Prepare env properties and configure minimum one account, below example dev account
cp templates/env.properties env.properties
echo env.properties > .gitignore
vim env.properties
# you can use any prefix you want i.e. 'dev', this will be later required to be passed to ./cdk.sh shell script
# example: ./cdk.sh deploy dev --all
# aws account number
dev.account=
# target deployment region
dev.region=
# id of public hosted zone where you have your domain configured
# this zone must exists before deployment i.e. you own domain my-domain.com and you want to connect
# to the vpn via url vpn.my-domain.com, enter zone id here
dev.hosted.zone.id=
# enter vpn host url i.e. *.vpn.my-domain.com (add *. in front of the name)
dev.vpn.host.url=
Original instructions from AWS documentation
https://docs.aws.amazon.com/vpn/latest/clientvpn-admin/cvpn-getting-started.html
https://docs.aws.amazon.com/vpn/latest/clientvpn-admin/client-authentication.html#mutual
mkdir ~/my-temp-generate-cert-folder
cd ~/my-temp-generate-cert-folder
git clone https://github.com/OpenVPN/easy-rsa.git
cd easy-rsa/easyrsa3
./easyrsa init-pki
./easyrsa build-ca nopass
./easyrsa build-server-full server nopass
./easyrsa build-client-full client1.domain.tld nopass
mkdir ~/my-temp-cert-folder/
cp pki/ca.crt ~/my-temp-cert-folder/
cp pki/issued/server.crt ~/my-temp-cert-folder/
cp pki/private/server.key ~/my-temp-cert-folder/
cp pki/issued/client1.domain.tld.crt ~/my-temp-cert-folder
cp pki/private/client1.domain.tld.key ~/my-temp-cert-folder/
cd ~/my-temp-cert-folder/
SERVER_CERT=`aws acm import-certificate --certificate fileb://server.crt --private-key fileb://server.key --certificate-chain fileb://ca.crt --query CertificateArn --output text`
aws ssm put-parameter --name "server-cert-parameter" --value $SERVER_CERT --type "String" --overwrite
CLIENT_CERT=`aws acm import-certificate --certificate fileb://client1.domain.tld.crt --private-key fileb://client1.domain.tld.key --certificate-chain fileb://ca.crt --query CertificateArn --output text`
aws ssm put-parameter --name "client-cert-parameter" --value $CLIENT_CERT --type "String" --overwrite
Under templates folder you have OpenVpn profile file template (aws.ovpn), copy it to your home folder.
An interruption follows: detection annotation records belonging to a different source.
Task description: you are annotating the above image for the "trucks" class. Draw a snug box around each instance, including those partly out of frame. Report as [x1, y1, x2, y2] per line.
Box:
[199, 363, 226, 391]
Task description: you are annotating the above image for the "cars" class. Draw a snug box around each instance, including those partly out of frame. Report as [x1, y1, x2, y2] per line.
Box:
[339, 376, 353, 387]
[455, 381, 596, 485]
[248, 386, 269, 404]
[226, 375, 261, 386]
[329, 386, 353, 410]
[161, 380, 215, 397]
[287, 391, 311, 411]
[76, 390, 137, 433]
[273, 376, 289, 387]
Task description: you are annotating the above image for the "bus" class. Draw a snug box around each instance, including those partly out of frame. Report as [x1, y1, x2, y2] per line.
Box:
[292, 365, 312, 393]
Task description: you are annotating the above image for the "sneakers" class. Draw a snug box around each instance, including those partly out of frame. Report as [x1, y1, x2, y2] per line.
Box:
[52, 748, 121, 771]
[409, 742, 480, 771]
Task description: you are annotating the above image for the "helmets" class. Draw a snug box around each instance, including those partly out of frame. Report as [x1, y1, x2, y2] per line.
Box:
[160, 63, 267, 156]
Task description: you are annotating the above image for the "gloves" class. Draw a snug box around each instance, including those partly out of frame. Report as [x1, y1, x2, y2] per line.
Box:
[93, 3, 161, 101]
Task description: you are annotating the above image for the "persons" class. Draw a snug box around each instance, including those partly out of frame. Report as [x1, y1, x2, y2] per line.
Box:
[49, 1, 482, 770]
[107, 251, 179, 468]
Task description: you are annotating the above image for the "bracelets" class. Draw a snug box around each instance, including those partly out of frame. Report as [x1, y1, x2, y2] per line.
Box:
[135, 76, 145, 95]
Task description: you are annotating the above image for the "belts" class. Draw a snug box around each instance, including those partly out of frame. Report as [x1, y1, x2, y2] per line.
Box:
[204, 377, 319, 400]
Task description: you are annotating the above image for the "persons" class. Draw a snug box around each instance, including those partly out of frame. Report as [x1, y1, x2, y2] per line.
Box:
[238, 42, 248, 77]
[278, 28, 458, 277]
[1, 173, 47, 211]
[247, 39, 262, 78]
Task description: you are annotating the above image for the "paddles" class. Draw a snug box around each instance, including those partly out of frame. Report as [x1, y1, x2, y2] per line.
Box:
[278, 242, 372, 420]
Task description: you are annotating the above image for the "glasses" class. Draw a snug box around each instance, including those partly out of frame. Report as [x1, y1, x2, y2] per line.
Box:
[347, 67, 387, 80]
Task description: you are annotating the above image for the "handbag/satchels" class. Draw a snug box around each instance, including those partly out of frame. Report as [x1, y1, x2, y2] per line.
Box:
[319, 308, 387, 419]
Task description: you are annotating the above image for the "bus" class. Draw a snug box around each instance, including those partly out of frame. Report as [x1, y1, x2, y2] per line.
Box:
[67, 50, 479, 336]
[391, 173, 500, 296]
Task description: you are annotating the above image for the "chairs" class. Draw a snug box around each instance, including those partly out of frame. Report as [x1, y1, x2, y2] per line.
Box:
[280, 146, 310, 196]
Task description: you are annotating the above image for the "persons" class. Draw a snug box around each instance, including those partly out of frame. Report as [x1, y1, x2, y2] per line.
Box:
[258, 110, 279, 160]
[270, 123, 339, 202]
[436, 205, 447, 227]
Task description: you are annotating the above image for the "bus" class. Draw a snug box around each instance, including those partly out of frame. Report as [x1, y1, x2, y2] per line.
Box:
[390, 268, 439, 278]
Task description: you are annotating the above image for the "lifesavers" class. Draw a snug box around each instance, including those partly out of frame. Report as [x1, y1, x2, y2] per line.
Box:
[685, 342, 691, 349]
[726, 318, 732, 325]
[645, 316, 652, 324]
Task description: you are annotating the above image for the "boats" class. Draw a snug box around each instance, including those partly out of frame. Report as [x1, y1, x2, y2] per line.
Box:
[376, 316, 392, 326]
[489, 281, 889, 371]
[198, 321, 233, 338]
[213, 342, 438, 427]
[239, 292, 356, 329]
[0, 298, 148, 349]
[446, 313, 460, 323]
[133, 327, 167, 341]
# never store this under version control system
cp templates/aws.ovpn ~/aws.ovpn
# Replace my-domain.com with your domain name
remote vpn.my-domain.com 443
# Copy ca.crt into
<ca></ca>
# Copy client1.domain.tld.crt into
<cert></cert>
# Copy client1.domain.tld.key into
<key></key>
# Delete all cert and key files. Delete .git repo too ! this repo contains generated keys/certs.
# No need to keep these files after uploading them into AWS ACM. Next time regenerate them again.
cd ~
rm -rf ~/my-temp-generate-cert-folder
rm -rf ~/my-temp-cert-folder
Deploy all stacks in single command run (takes around 15 minutes to complete)
./cdk.sh deploy dev --all
Open aws.ovpn with OpenVpn client and test connection. In case it is not working wait 5 minutes, it is possible that post deployment DNS update task is still pending.
Run 'dig' on MacOS and check CNAME for both RDS nodes, should point to the reader and writer endpoints.
dig reader.rds.com
dig writer.rds.com
Download Postgres database client and test connection to the database.
# Connection 1
host:port: reader.rds.com:5432
username: rdsAdminAccount
password: login to aws and check Secret Manager secret with name: rdsAdminSecretName
# Connection 2
host:port: writer.rds.com:5432
username: rdsAdminAccount
password: login to aws and check Secret Manager secret with name: rdsAdminSecretName
In dev mode cost for Vpn starts from 80$ per month, this is absolute minimum because usage and transfer charges apply.
In prod mode it starts from 160$ per month (two associations).
In dev mode RDS is minimum 60$ per month.